Во всех этих разговорах магическим для меня было слово Иерихон{103}. Для Шаца это прекрасный зимний курорт ниже уровня моря, куда из Иерусалима спускаются, словно скользя на санках. Для меня это не только «стены» и звук трубы, но также незаметная деревушка в Лонг-Айленде, куда я мчался по Иерихонскому шоссе из Ямайки — на полной скорости, чтобы как следует подготовиться к тренировке с одним из знаменитых профессионалов, прославившихся в шестидневной велогонке. Какие разные ассоциации вызывают у людей одни и те же названия! К примеру, я едва смею сказать, с чем ассоциируется у Шаца Вифлеем. («Всегда кишит шлюхами!»)
Одно из самых устойчивых впечатлений о Палестине связано у меня с его рассказом о человеке, который вернул иврит в число живых языков[160]. Несомненно, всегда есть кто-то «первый», когда речь идет о возрождении мертвых языков. Но кто остановится, чтобы подумать об этом первом человеке в связи с баскским, гэльским, валлийскими и другими, столь же странными языками? (Возможно, они никогда не были «мертвыми» полностью.) Тем не менее иврит возродился при жизни нашего поколения — и только благодаря человеку, который просто стал преподавать его своему четырехлетнему сыну. Нет сомнений, что до этого прославленного мгновения было много разговоров о возрождении. Но кто-то должен был претворить слово в дело. Такое событие всегда походит на чудо…

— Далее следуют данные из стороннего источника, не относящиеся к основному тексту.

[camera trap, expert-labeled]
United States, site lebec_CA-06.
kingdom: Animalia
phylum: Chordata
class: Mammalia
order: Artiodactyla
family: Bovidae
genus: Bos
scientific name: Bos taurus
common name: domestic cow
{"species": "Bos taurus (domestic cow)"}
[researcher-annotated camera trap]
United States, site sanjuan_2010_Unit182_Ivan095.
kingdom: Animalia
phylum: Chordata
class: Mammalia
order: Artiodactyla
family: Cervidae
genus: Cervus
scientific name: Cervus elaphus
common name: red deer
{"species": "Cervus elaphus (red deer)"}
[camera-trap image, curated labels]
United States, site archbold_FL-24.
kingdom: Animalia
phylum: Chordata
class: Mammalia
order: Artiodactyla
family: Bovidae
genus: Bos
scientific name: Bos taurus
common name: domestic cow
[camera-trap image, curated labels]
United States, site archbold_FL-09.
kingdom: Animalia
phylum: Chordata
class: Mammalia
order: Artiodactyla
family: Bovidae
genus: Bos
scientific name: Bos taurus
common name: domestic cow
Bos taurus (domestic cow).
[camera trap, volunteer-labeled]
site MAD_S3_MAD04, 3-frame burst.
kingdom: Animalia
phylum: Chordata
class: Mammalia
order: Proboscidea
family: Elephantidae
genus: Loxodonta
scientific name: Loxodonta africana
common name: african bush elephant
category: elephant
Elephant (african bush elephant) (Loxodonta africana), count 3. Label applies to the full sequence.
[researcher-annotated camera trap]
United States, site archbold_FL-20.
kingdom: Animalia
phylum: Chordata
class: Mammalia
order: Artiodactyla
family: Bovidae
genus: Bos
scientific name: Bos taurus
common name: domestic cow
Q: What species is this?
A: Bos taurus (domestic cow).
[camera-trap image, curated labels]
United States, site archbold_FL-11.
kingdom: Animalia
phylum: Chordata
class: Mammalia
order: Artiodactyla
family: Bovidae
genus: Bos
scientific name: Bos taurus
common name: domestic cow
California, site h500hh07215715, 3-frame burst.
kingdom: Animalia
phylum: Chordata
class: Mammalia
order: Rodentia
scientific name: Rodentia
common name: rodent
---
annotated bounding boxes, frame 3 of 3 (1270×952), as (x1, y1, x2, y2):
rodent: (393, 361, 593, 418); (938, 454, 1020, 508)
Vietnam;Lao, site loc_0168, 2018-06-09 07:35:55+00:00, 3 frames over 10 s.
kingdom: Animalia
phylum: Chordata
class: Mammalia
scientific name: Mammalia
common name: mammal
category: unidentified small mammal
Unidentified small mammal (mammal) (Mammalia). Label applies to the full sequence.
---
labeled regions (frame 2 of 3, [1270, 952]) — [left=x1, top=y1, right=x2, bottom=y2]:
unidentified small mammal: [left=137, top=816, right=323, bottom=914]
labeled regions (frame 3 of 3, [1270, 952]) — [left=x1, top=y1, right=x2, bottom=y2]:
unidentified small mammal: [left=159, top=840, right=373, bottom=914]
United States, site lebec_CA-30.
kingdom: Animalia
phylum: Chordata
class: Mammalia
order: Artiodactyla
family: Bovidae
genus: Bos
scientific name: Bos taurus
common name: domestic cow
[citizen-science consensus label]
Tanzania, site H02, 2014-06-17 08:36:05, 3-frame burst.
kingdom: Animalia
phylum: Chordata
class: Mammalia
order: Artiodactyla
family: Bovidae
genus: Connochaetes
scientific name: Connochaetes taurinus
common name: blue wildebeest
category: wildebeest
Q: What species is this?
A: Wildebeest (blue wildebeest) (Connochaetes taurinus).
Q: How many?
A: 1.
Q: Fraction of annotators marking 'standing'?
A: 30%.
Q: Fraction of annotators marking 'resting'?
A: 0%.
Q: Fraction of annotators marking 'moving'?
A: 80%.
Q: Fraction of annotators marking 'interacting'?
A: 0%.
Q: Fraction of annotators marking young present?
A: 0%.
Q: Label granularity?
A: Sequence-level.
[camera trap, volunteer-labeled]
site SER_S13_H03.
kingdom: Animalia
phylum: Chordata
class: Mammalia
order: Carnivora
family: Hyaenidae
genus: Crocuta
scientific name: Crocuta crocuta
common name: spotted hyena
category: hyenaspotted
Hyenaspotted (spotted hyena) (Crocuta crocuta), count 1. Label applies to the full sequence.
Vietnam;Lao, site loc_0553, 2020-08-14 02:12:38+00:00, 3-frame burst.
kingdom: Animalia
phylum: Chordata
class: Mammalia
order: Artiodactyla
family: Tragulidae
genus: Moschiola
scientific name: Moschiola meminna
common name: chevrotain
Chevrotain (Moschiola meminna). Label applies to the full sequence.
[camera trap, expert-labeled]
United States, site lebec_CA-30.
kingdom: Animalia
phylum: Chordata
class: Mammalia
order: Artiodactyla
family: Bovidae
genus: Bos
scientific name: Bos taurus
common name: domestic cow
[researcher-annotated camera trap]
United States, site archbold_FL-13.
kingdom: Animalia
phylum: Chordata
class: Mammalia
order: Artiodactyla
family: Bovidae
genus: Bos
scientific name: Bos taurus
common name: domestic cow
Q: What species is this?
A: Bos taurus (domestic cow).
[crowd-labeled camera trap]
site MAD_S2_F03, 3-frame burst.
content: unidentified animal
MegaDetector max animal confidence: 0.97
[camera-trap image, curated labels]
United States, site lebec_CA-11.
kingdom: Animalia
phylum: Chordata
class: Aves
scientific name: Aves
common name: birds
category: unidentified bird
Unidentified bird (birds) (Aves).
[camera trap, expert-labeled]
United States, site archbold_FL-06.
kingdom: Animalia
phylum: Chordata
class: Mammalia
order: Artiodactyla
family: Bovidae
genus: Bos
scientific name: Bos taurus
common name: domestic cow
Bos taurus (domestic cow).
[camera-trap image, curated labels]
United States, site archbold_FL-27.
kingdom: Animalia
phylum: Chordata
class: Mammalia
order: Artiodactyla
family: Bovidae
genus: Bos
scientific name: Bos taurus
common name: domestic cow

У этого события есть продолжение — небольшой анекдот, который Шац рассказывает с таким удовольствием, что я не могу умолчать о нем. Речь идет об одном из артистов знаменитой труппы «Габима», прибывшей в Палестину из России, где иврит звучал только со сцены (и в синагоге). Вдруг этот человек слышит, как мальчишки на улице ругаются и божатся на древнем языке. «Теперь я знаю, что это живой язык!» — воскликнул он. Эта история подтверждает мою мысль о том, что каждый раз язык возрождается через усвоение вульгарных элементов и включение самых простонародных оборотов. Все питается от корней.
«Скажи мне, Лилик, — спросил я, когда мы уже приближались к дому, — почему твой отец назвал свою школу именем Веселиила? В честь тебя — или, наоборот, ты был назван в честь школы?»
Он рассмеялся.
«Ты, конечно, знаешь, что это означает „в тени Господней“. Но это всего лишь буквальный смысл».
Он помолчал, а затем лицо его расцвело улыбкой. Внезапно он разразился тирадой на иврите — и речь его звучала как некое заклинание.
«О чем ты говоришь?» — спросил я.
«Читаю стихи из „Исхода“… о Веселииле. Он был первым скульптором, ты не знал этого? И, в сущности, больше того. Ты мог бы назвать его первым художником. Читай Библию! Найди то место, где говорится о Ковчеге Завета. Это же по твоей части. Замысловато, поэтично, точно и бесконечно…»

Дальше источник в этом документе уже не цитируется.